In February 2011 Caja de Ingenieros founded the Caja de Ingenieros Foundation with the purpose of promoting its corporate social responsibility activities. It is a private and non-profit institution that emerged from the transformation of the former Socio-Cultural and Technological Association of Engineers. The Foundation intends to optimize the efficiency of the resources for the promotion of engineering and activities of cultural, social, environmental, beneficial-assistance, professional and technological interest.

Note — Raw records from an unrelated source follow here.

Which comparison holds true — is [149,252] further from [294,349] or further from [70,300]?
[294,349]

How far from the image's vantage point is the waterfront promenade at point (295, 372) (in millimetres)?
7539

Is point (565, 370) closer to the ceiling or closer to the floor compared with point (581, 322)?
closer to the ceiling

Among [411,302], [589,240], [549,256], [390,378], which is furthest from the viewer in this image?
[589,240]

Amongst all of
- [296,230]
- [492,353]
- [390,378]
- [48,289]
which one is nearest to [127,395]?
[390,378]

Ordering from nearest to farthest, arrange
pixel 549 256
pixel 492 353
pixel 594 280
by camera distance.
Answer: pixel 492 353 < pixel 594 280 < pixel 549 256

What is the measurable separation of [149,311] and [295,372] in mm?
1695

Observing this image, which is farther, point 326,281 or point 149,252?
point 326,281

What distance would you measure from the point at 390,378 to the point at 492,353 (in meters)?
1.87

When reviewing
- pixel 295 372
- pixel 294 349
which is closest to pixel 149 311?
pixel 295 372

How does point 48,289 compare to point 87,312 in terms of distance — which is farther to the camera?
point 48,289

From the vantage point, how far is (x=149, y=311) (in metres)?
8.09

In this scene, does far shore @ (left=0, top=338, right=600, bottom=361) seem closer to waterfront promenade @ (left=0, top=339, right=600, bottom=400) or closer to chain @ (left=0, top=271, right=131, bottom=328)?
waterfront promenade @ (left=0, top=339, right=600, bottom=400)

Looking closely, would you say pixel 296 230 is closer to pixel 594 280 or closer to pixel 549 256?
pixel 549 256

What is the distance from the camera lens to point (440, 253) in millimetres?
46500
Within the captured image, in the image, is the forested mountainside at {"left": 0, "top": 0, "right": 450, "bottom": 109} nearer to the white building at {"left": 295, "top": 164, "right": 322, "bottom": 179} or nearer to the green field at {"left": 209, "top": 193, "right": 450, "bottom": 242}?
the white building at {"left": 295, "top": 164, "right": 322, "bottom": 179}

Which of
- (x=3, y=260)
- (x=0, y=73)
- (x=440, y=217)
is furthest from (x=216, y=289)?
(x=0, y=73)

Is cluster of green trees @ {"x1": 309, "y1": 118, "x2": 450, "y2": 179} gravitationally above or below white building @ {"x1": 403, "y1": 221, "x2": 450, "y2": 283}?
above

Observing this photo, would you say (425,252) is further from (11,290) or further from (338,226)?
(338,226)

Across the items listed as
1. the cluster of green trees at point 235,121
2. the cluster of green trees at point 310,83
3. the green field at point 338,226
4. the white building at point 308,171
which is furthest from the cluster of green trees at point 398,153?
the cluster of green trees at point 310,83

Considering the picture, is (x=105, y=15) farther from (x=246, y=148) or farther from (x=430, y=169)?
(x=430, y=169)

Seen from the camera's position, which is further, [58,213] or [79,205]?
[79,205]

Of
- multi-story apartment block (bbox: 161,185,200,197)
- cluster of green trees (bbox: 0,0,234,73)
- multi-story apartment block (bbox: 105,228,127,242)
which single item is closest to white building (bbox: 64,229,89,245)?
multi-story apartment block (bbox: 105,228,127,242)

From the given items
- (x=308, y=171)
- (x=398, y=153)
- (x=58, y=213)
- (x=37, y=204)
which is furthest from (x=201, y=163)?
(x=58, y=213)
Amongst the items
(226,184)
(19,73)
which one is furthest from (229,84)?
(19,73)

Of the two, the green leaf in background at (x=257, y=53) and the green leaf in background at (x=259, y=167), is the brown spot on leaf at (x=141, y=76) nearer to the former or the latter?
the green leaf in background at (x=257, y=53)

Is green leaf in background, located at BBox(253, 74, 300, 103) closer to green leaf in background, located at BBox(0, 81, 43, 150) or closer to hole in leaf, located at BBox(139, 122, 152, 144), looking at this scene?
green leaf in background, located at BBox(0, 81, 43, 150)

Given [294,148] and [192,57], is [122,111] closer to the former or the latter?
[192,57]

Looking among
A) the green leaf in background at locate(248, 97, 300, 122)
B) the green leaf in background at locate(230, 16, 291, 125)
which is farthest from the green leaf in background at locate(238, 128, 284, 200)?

The social help includes donation of 2 million euros for projects, 105 scholarships and prizes, educational courses for unemployed people, training for members, etc.

==Politics==
During the 2017–18 Spanish constitutional crisis, Caja de Ingenieros and Caixa Guissona were the only banks that did not relocate their nominal headquarters out of Catalonia. While its president Josep Oriol Sala claims to not get into politics, critics have pointed that Joan Vallvé i Ribera is both a member of the Foundation board and second vice-president of the Catalan association Òmnium Cultural, which supported several pro-independence demonstrations.